▶ REQUIRED TASK: Give the stretch of the data from the line containing "Captured in this" through the line containing "A: point 566,318" as a Markdown table with the columns Row and Line, leaving out blank lines.

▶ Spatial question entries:
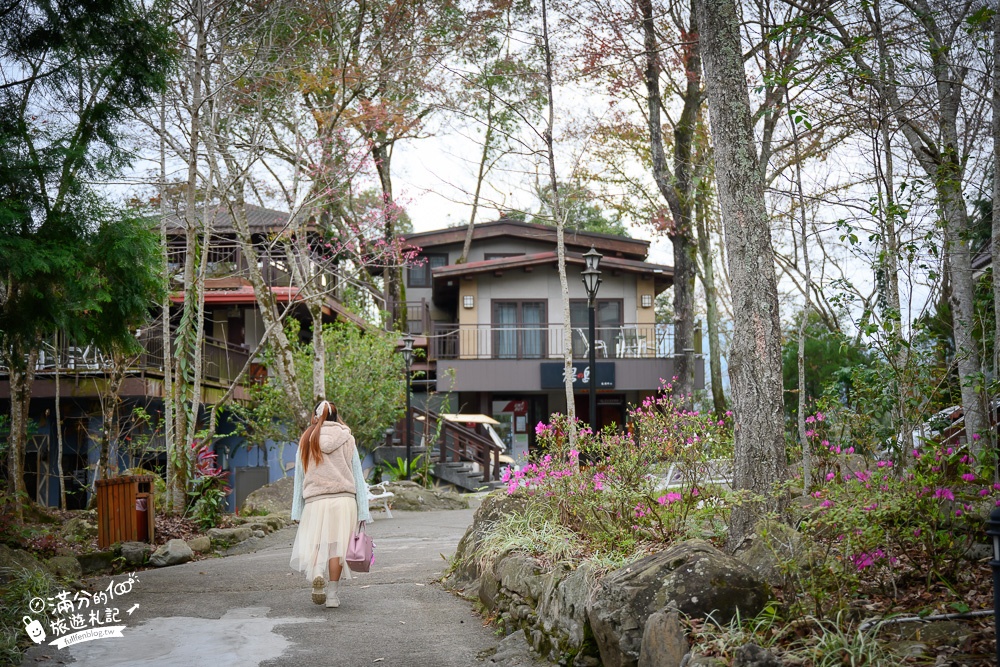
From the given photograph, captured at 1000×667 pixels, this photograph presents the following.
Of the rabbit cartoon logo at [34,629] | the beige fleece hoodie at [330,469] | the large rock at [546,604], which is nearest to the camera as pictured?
the large rock at [546,604]

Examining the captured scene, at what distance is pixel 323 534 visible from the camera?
819 cm

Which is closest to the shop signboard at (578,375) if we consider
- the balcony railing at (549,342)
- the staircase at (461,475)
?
the balcony railing at (549,342)

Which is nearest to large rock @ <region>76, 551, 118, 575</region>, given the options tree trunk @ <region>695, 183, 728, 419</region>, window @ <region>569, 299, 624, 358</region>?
tree trunk @ <region>695, 183, 728, 419</region>

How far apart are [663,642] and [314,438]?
4162mm

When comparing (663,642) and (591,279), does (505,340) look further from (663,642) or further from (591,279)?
(663,642)

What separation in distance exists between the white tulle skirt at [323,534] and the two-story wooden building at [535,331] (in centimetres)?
1793

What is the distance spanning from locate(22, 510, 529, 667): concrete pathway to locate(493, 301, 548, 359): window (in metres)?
17.7

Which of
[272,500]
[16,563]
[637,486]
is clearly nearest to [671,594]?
[637,486]

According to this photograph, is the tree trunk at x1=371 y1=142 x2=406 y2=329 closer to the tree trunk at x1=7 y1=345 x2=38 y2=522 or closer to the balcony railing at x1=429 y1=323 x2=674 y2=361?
the balcony railing at x1=429 y1=323 x2=674 y2=361

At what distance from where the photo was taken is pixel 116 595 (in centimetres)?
902

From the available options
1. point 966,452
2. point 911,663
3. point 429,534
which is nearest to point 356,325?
point 429,534

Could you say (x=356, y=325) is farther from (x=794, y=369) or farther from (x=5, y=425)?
(x=794, y=369)

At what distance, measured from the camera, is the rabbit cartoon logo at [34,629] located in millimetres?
6848

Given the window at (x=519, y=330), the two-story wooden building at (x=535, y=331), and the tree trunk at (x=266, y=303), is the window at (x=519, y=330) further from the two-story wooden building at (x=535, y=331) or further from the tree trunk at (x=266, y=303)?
the tree trunk at (x=266, y=303)
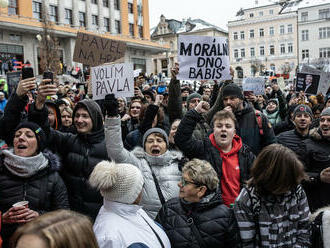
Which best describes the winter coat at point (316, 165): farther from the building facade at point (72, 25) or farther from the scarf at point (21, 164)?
the building facade at point (72, 25)

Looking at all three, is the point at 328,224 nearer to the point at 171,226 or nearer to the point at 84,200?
the point at 171,226

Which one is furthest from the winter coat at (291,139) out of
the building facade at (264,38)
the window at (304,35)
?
the window at (304,35)

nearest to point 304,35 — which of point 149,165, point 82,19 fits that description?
point 82,19

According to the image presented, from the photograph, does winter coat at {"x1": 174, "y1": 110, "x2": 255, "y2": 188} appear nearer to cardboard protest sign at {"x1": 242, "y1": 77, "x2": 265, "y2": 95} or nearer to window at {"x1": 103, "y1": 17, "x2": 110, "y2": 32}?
cardboard protest sign at {"x1": 242, "y1": 77, "x2": 265, "y2": 95}

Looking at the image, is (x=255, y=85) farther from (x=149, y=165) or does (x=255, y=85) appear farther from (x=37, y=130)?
(x=37, y=130)

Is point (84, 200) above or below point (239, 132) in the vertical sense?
below

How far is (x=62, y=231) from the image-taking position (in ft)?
4.37

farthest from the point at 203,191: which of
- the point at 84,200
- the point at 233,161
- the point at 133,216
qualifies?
the point at 84,200

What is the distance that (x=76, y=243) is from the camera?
1325 mm

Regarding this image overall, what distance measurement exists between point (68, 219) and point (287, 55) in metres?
65.4

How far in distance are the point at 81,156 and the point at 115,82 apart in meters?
1.16

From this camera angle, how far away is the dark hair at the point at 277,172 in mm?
2500

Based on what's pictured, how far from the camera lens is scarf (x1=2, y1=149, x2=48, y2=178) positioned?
288cm

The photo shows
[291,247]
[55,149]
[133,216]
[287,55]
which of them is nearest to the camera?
[133,216]
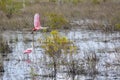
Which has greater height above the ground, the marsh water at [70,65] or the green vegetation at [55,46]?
the green vegetation at [55,46]

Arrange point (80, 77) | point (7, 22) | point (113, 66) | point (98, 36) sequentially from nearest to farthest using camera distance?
point (80, 77) → point (113, 66) → point (98, 36) → point (7, 22)

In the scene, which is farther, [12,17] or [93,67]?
[12,17]

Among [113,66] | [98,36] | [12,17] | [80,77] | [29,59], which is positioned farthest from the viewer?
[12,17]

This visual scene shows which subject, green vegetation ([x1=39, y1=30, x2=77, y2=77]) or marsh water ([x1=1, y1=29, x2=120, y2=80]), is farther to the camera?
green vegetation ([x1=39, y1=30, x2=77, y2=77])

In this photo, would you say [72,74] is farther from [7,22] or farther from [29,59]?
[7,22]

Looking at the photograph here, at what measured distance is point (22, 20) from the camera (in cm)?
2048

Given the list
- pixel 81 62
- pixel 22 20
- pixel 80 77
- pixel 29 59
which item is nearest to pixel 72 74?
pixel 80 77

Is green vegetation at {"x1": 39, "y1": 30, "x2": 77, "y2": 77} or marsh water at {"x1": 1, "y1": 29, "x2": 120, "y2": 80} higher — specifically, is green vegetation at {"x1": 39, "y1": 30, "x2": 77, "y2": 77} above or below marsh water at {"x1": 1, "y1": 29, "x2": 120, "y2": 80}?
above

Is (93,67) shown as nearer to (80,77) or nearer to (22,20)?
(80,77)

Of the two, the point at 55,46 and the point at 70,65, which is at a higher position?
the point at 55,46

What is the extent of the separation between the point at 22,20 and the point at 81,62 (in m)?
9.91

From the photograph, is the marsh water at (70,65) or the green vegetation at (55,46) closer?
the marsh water at (70,65)

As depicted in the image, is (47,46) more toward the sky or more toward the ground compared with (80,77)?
more toward the sky

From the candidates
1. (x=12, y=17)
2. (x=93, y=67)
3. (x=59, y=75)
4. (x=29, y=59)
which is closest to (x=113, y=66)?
(x=93, y=67)
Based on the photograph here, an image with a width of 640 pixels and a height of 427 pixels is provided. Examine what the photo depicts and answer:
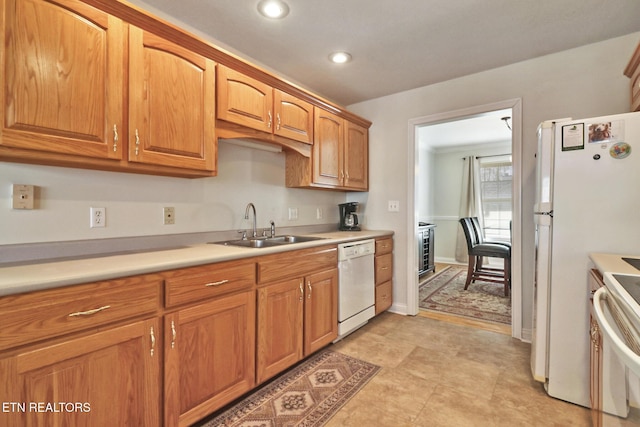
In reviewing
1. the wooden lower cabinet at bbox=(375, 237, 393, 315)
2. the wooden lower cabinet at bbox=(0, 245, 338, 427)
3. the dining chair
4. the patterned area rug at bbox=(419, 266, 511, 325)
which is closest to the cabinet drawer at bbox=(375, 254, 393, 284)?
the wooden lower cabinet at bbox=(375, 237, 393, 315)

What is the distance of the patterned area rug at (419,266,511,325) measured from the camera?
3115 mm

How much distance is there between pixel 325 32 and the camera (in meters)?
2.07

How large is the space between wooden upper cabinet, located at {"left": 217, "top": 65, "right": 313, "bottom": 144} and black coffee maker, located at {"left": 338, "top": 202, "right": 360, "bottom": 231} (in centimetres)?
99

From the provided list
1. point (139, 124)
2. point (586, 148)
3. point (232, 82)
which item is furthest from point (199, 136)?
point (586, 148)

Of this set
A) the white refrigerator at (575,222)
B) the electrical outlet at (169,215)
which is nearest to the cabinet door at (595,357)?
the white refrigerator at (575,222)

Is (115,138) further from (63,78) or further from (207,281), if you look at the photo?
(207,281)

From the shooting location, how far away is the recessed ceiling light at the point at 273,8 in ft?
5.80

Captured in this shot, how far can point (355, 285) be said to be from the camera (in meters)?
2.55

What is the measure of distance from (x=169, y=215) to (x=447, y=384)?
6.80 ft

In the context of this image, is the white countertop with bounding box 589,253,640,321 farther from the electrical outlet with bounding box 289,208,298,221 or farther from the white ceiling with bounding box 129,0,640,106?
the electrical outlet with bounding box 289,208,298,221

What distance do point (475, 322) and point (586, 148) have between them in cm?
191

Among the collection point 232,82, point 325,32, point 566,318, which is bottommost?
A: point 566,318

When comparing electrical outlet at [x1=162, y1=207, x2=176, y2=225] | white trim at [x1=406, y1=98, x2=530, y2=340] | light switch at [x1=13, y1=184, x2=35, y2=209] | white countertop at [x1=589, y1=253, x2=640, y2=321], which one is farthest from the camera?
white trim at [x1=406, y1=98, x2=530, y2=340]

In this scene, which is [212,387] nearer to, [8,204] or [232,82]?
[8,204]
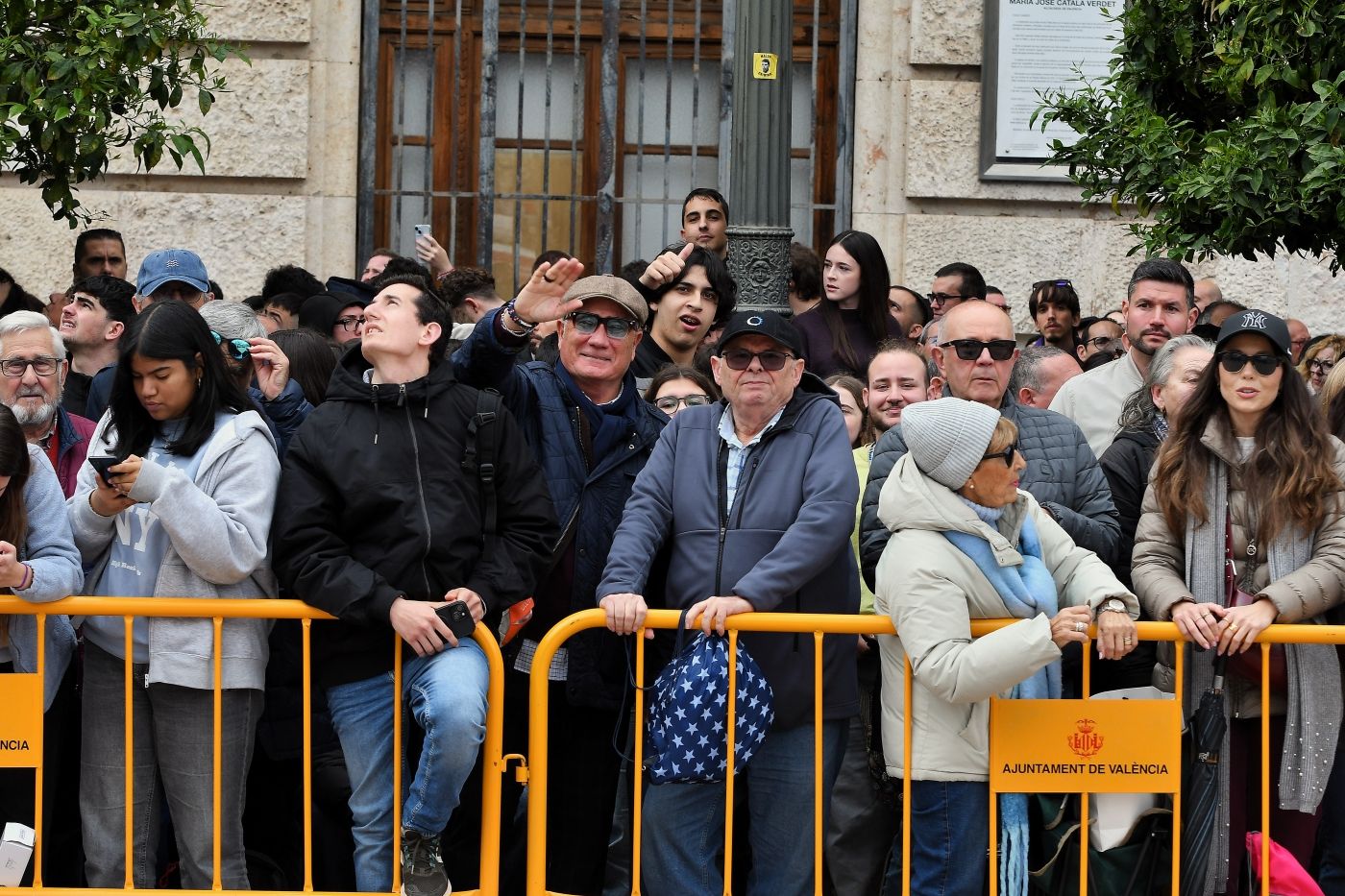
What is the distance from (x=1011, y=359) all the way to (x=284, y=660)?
2366 millimetres

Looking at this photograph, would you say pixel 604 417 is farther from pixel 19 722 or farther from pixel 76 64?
pixel 76 64

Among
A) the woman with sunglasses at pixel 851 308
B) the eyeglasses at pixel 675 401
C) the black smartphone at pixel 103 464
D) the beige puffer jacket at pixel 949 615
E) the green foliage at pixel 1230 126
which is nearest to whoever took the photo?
the beige puffer jacket at pixel 949 615

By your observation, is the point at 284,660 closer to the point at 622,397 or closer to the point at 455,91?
the point at 622,397

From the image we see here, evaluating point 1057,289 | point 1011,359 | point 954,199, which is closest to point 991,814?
point 1011,359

▶ RESULT OF THE TASK:
| Row | Line |
|---|---|
| 1 | Captured in this shot, how far can point (355, 285) be said to be from the camera (in meters)? |
| 2 | 2.55 |
| 3 | What is the measure of distance from (x=169, y=215) to (x=447, y=384)? |
| 4 | 6.80 ft |
| 5 | In the context of this image, is the white countertop with bounding box 589,253,640,321 farther from the electrical outlet with bounding box 289,208,298,221 or farther from the white ceiling with bounding box 129,0,640,106? |
| 6 | the electrical outlet with bounding box 289,208,298,221 |
| 7 | What distance do point (475, 322) and point (586, 148) have between them in cm? |
| 8 | 191 |
| 9 | Among the collection point 232,82, point 325,32, point 566,318, which is bottommost? |
| 10 | A: point 566,318 |